● GIVEN INSTRUCTION: Reproduce every one of the records below word for word, keeping each line in its original order.

● PROVIDED RECORDS:

########################################

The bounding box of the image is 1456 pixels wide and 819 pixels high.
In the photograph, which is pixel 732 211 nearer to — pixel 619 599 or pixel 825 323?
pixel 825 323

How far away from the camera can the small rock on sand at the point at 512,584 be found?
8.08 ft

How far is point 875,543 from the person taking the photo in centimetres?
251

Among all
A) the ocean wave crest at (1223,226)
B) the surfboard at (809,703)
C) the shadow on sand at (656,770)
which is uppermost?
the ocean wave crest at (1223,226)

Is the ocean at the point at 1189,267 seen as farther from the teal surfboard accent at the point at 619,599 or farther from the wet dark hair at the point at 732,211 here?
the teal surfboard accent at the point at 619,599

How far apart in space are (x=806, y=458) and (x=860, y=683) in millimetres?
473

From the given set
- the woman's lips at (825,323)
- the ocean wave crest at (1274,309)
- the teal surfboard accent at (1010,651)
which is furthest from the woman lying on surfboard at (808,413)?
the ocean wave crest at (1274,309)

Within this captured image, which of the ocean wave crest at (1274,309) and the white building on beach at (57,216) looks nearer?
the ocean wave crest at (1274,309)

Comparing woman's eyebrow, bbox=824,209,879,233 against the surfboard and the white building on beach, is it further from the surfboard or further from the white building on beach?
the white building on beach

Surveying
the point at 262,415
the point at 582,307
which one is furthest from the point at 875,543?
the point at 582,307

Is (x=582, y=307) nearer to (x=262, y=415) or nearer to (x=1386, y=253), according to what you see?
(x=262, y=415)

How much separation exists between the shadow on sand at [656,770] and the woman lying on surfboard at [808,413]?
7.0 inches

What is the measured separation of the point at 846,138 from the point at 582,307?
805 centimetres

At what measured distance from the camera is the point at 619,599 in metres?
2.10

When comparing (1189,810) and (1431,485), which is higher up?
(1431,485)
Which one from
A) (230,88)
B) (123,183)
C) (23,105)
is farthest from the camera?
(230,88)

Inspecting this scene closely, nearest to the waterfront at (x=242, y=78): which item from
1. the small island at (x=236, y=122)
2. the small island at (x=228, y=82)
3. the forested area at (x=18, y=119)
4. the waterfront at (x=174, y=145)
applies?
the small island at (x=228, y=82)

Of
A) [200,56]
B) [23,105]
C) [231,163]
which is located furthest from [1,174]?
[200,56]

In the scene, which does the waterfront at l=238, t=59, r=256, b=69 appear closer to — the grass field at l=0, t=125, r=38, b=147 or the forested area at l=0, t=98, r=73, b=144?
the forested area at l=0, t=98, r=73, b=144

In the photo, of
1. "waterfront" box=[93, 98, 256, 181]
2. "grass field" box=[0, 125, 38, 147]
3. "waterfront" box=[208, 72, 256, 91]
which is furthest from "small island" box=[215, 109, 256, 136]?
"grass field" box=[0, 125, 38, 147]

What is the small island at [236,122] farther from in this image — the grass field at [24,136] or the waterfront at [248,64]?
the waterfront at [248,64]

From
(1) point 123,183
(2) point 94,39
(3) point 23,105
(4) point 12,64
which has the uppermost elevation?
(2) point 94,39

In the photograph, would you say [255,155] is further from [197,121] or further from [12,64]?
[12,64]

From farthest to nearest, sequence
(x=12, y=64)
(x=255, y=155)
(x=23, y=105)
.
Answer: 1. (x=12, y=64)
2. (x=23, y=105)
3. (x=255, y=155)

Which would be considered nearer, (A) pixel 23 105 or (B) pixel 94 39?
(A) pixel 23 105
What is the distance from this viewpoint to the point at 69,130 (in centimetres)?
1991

########################################

● RESULT BELOW:
The bounding box of the image is 1456 pixels wide and 819 pixels high.
In the photograph, which is pixel 732 211 nearer to — pixel 619 599 or pixel 825 323?
pixel 825 323

How far away from the camera can the small rock on sand at the point at 512,584 be found?
8.08 ft

How far is point 875,543 from the person taking the photo in centimetres?
251

Among all
A) the ocean wave crest at (1223,226)
B) the surfboard at (809,703)
C) the shadow on sand at (656,770)
which is uppermost?
the ocean wave crest at (1223,226)

Is the ocean at the point at 1189,267 seen as farther from the teal surfboard accent at the point at 619,599 or farther from the wet dark hair at the point at 732,211 here?
the teal surfboard accent at the point at 619,599

How far apart in space are (x=806, y=458) and (x=860, y=683) in millimetres?
473

From the given set
- the woman's lips at (825,323)
- the ocean wave crest at (1274,309)
- the teal surfboard accent at (1010,651)
which is furthest from the woman lying on surfboard at (808,413)?
the ocean wave crest at (1274,309)

Within this captured image, which of the ocean wave crest at (1274,309) and the white building on beach at (57,216) looks nearer?
the ocean wave crest at (1274,309)

Comparing woman's eyebrow, bbox=824,209,879,233 against the surfboard and the white building on beach, is it further from the surfboard or further from the white building on beach?
the white building on beach

Surveying
the point at 262,415
the point at 582,307
which one is furthest from the point at 875,543?
the point at 582,307

Is (x=582, y=307) nearer to (x=262, y=415) or nearer to (x=1386, y=253), according to what you see?
(x=262, y=415)

How much separation exists between the shadow on sand at [656,770] and the woman lying on surfboard at [808,413]?
7.0 inches

What is the measured separation of the point at 846,138 from the point at 582,307?
805 centimetres

At what measured distance from the camera is the point at 619,599 in metres?
2.10

When comparing (1189,810) and (1431,485), which is higher up?
(1431,485)
Which one from
A) (230,88)
B) (123,183)
C) (23,105)
is farthest from the camera?
(230,88)

Inspecting this scene closely, nearest to the waterfront at (x=242, y=78): which item from
1. the small island at (x=236, y=122)
2. the small island at (x=228, y=82)
3. the forested area at (x=18, y=119)
4. the waterfront at (x=174, y=145)
applies?
the small island at (x=228, y=82)

Of
A) [200,56]
B) [23,105]
C) [231,163]
which is located furthest from [1,174]?
[200,56]

In the scene, which does the waterfront at l=238, t=59, r=256, b=69 appear closer to — the grass field at l=0, t=125, r=38, b=147 or the forested area at l=0, t=98, r=73, b=144?
the forested area at l=0, t=98, r=73, b=144

In the photo, of
1. "waterfront" box=[93, 98, 256, 181]
2. "grass field" box=[0, 125, 38, 147]
3. "waterfront" box=[208, 72, 256, 91]
which is furthest from "small island" box=[215, 109, 256, 136]?
"grass field" box=[0, 125, 38, 147]

What is the small island at [236,122] farther from in this image — the grass field at [24,136] or the waterfront at [248,64]?
the waterfront at [248,64]

From
(1) point 123,183
(2) point 94,39
(3) point 23,105
(4) point 12,64
which has the uppermost elevation?
(2) point 94,39

In the photograph, would you say [255,155] is further from [197,121] or further from [12,64]?
[12,64]

From farthest to nearest, sequence
(x=12, y=64)
(x=255, y=155)
(x=23, y=105)
.
Answer: 1. (x=12, y=64)
2. (x=23, y=105)
3. (x=255, y=155)

Which would be considered nearer, (A) pixel 23 105 or (B) pixel 94 39?
(A) pixel 23 105
What is the distance from this viewpoint to the point at 69,130 (in centimetres)?
1991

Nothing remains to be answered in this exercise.